James, who moved from Ohio to Massachusetts to become a program assistant with Youth Build USA’s National Mentoring Alliance, says Abrigal is the closest thing he’s ever had to a father figure. Both his father and mother had been gang affiliated before him.
“My father was incarcerated before I was born, so he was never around for me. My younger brother also became incarcerated, and when my other younger brother died in gang violence, my mother was so upset she wanted to end her life,” says James, 27.
“I didn’t have a high school degree and I really had no positive role models in my life at that point. And then a friend told me about YouthBuild and I enrolled in the Columbus program and then things started to happen for me. I got invited to speak on behalf of the program in Washington, DC. Shortly after that the opportunity opened up for me in Boston.
“It was here in Boston that Abrigal introduced himself to me at YouthBuild,” James continues. “He took me under his wing. He met with me and listened to me. He helped me make the transition. He was someone I could look up to.”
For the last year and half, Abrigal and James have met once a month, usually for a meal to just go over things. The mentor and mentee say their relationship is a two-way street. They both have helped each other deal with life’s challenges. They even became roommates for seven months, when Abrigal took James in to his home for seven months when James had no where to else to live.
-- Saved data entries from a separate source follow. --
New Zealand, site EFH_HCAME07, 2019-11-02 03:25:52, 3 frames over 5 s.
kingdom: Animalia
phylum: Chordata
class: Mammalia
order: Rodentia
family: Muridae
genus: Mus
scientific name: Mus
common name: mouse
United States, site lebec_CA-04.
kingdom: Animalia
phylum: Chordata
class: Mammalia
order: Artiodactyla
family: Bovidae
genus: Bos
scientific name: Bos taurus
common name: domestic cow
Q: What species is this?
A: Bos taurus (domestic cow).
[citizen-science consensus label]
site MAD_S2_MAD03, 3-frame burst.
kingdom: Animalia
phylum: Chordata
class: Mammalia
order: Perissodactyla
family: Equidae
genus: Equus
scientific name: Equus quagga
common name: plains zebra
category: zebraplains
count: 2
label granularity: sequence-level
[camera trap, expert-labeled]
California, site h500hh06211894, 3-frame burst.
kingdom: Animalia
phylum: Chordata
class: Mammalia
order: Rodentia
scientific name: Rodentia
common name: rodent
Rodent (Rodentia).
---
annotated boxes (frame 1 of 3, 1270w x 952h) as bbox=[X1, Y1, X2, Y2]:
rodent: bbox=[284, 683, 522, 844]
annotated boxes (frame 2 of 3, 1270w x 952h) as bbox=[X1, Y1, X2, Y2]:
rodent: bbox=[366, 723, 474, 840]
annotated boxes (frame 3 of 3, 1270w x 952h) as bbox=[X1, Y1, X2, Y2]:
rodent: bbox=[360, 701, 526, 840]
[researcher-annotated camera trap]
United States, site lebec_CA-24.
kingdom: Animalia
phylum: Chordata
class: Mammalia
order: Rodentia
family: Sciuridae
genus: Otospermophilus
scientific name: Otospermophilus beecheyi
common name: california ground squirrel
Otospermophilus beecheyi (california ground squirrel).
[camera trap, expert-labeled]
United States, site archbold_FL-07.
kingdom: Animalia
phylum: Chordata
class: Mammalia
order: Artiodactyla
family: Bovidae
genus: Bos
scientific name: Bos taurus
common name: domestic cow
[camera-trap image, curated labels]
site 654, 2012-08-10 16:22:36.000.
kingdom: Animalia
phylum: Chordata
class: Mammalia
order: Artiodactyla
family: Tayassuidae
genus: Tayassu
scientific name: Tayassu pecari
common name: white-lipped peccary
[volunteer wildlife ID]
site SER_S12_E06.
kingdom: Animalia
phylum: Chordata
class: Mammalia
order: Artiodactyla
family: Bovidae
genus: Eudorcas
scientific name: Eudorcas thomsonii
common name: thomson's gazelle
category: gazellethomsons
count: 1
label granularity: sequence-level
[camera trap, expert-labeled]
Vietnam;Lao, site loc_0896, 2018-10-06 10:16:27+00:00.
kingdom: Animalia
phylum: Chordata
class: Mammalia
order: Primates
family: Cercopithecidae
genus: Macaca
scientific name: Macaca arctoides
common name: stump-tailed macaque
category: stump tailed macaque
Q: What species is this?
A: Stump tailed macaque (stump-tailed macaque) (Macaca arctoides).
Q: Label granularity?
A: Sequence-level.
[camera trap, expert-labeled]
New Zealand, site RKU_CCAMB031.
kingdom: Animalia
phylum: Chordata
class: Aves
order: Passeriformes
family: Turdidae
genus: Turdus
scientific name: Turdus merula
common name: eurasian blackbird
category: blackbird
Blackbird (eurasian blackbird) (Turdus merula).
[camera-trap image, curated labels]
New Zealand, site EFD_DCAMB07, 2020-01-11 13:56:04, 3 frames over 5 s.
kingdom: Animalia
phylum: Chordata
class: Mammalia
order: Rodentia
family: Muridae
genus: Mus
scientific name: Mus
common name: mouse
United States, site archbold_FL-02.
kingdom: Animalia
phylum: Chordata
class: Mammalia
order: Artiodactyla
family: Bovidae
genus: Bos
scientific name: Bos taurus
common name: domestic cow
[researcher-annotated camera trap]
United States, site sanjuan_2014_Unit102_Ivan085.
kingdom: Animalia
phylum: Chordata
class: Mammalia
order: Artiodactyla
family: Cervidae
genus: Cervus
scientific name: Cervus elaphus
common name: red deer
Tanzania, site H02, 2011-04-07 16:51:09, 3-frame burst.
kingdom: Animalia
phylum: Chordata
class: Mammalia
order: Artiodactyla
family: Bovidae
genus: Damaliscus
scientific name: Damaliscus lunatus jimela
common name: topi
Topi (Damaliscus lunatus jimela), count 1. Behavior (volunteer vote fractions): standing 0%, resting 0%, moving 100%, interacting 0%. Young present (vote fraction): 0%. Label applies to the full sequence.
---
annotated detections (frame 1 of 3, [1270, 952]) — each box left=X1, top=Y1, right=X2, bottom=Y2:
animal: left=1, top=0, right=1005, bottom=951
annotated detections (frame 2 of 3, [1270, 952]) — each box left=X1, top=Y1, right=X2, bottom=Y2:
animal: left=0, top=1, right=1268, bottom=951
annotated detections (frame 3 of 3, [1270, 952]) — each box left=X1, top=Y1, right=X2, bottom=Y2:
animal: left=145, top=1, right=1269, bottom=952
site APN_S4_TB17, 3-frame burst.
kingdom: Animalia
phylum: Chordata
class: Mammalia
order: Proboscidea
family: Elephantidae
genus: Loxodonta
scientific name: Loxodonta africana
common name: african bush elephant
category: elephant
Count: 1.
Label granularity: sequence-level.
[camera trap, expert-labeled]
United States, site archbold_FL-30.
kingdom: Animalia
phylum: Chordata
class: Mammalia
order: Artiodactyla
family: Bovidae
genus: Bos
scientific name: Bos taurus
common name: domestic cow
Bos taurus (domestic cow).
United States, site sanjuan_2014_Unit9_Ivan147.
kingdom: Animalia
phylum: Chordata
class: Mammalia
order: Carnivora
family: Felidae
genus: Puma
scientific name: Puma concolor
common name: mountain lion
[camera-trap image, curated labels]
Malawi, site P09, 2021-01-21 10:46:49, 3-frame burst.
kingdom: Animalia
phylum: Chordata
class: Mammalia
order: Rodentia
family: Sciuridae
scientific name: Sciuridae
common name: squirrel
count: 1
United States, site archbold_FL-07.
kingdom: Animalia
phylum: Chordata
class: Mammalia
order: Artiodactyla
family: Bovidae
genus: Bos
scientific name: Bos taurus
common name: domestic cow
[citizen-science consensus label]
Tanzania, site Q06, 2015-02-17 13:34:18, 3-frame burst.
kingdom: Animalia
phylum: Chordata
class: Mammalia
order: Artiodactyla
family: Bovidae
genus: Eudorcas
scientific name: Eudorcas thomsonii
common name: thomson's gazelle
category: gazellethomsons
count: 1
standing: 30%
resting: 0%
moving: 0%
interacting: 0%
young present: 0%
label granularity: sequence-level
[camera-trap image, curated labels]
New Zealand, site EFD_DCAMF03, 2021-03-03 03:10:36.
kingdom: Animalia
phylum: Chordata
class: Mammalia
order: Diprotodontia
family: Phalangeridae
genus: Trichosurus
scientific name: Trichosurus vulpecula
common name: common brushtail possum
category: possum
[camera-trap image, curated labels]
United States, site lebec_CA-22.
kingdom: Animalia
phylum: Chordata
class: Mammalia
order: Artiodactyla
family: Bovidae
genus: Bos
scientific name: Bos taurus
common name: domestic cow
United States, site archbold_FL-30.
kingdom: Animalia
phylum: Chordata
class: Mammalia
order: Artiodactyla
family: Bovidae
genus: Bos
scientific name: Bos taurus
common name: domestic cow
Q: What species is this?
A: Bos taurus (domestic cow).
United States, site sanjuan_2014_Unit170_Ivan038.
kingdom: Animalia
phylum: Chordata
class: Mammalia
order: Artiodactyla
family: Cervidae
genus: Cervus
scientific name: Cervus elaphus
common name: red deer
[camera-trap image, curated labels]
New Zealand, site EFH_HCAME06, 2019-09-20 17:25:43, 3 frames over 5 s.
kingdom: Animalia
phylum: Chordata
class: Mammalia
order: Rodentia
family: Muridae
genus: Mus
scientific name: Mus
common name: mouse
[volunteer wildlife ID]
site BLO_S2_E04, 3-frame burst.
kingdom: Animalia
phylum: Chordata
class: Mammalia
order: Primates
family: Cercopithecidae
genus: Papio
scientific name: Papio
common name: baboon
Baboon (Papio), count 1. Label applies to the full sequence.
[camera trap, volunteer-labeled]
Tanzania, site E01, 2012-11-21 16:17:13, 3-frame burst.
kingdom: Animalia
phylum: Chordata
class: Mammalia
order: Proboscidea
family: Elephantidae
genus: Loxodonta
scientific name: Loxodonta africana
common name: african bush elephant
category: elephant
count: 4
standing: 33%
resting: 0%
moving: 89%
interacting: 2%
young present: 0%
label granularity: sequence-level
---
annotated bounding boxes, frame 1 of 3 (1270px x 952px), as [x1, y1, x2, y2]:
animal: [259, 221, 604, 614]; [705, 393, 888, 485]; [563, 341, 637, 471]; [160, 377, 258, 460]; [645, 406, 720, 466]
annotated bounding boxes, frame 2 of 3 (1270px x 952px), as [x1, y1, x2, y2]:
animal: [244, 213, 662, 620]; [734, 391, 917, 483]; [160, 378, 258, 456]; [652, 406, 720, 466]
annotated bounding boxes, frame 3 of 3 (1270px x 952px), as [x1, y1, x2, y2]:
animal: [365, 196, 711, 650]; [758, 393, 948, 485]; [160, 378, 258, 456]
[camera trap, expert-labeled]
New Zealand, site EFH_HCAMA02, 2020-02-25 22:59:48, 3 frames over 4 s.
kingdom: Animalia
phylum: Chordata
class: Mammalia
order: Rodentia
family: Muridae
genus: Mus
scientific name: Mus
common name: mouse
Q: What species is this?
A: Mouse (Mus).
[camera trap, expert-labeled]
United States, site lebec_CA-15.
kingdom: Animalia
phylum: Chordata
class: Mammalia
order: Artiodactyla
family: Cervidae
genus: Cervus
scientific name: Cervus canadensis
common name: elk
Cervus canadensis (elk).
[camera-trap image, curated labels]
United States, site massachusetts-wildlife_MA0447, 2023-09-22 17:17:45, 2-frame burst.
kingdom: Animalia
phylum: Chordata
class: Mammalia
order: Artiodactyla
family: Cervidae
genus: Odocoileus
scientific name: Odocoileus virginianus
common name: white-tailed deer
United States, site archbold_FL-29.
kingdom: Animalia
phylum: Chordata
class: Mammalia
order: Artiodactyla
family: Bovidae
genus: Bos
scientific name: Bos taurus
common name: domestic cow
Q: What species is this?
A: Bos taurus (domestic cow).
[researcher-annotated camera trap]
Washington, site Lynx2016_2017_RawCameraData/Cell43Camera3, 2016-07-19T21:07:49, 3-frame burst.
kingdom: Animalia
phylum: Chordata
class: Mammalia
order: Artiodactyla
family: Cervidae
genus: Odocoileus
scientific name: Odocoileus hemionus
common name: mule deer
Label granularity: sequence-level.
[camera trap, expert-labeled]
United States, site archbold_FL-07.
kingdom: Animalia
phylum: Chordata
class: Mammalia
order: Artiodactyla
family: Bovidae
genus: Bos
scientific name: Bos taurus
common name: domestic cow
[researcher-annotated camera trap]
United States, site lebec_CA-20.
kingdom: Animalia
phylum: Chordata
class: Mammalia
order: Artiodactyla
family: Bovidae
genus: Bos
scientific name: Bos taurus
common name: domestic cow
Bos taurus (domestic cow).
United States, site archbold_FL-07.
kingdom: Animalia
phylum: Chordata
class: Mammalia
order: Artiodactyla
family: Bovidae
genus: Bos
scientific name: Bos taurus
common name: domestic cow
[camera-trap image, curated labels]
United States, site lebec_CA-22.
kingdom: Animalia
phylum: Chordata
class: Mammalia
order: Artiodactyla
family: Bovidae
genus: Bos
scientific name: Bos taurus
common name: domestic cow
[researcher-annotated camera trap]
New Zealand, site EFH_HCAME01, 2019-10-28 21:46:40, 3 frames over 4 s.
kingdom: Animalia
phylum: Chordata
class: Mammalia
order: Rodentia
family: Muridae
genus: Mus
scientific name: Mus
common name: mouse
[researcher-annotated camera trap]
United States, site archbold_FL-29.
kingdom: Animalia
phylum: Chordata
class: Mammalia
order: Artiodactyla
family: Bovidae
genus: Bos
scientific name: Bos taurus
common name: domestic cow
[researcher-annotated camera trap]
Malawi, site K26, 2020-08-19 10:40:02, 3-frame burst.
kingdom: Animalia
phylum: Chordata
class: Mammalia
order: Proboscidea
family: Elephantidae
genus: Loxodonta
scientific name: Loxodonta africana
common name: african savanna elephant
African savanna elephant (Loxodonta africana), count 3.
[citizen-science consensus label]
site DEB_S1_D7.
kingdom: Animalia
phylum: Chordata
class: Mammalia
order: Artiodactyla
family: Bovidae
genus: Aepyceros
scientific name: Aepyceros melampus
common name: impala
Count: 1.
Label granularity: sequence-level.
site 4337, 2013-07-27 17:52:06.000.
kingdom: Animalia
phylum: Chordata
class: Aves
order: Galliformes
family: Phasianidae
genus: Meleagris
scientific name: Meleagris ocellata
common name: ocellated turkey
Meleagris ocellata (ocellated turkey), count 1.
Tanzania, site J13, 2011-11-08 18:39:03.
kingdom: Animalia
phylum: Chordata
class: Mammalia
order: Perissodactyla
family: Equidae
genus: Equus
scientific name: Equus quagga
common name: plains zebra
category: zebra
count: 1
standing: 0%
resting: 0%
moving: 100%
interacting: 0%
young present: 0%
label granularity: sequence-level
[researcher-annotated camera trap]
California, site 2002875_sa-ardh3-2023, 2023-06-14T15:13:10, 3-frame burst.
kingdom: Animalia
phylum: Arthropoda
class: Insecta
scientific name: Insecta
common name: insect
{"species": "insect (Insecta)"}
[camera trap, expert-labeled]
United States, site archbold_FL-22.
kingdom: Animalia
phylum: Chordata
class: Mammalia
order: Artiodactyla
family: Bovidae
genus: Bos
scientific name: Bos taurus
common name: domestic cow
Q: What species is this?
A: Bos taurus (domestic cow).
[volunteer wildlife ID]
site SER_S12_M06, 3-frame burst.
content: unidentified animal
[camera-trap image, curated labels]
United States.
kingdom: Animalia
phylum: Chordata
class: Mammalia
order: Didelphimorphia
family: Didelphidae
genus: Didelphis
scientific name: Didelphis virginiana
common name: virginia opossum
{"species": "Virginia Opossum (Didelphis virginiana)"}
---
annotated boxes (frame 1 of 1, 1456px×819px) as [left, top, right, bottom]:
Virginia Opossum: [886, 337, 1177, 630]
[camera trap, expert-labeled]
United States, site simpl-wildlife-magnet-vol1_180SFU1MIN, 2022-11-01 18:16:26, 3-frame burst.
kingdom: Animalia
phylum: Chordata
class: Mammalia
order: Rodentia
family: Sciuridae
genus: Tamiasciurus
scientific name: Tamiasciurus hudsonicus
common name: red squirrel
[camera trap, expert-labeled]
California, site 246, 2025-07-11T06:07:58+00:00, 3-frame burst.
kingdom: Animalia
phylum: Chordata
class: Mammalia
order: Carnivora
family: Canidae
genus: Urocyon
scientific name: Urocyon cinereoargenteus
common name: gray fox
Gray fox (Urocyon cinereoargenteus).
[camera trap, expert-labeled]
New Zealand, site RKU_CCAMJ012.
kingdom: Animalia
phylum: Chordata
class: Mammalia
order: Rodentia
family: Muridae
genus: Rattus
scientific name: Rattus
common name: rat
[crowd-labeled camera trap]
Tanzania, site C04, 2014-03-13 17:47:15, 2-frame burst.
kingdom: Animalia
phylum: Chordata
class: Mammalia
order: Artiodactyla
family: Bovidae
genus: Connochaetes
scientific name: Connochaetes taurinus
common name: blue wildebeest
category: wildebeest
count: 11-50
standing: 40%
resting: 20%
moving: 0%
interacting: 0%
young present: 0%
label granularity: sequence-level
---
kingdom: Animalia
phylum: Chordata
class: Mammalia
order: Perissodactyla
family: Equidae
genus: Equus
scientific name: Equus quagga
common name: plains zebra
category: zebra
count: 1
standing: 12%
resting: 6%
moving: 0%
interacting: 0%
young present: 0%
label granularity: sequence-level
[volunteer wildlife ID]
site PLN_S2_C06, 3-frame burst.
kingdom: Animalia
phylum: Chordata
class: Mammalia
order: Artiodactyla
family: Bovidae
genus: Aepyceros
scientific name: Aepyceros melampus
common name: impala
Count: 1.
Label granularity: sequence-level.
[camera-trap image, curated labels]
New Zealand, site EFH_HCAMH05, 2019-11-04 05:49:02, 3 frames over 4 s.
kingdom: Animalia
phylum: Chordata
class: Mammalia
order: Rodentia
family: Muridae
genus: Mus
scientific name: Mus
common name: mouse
This natural mentoring relationship has helped make it possible for James to continue moving forward on a new path he chose for himself when he entered the YouthBuild program in Columbus so many years ago. We see evidence that mentoring works as the cycle of mentoring breaks the cycle of gang violence and the mentee becomes the mentor.
Today, James has his own apartment in Boston and is enrolled in school and pursuing an associates degree. Abrigal has a new nickname for his mentee. ”He calls me the Young General,” says James, “because it’s his way of letting me know that I’m in charge now.”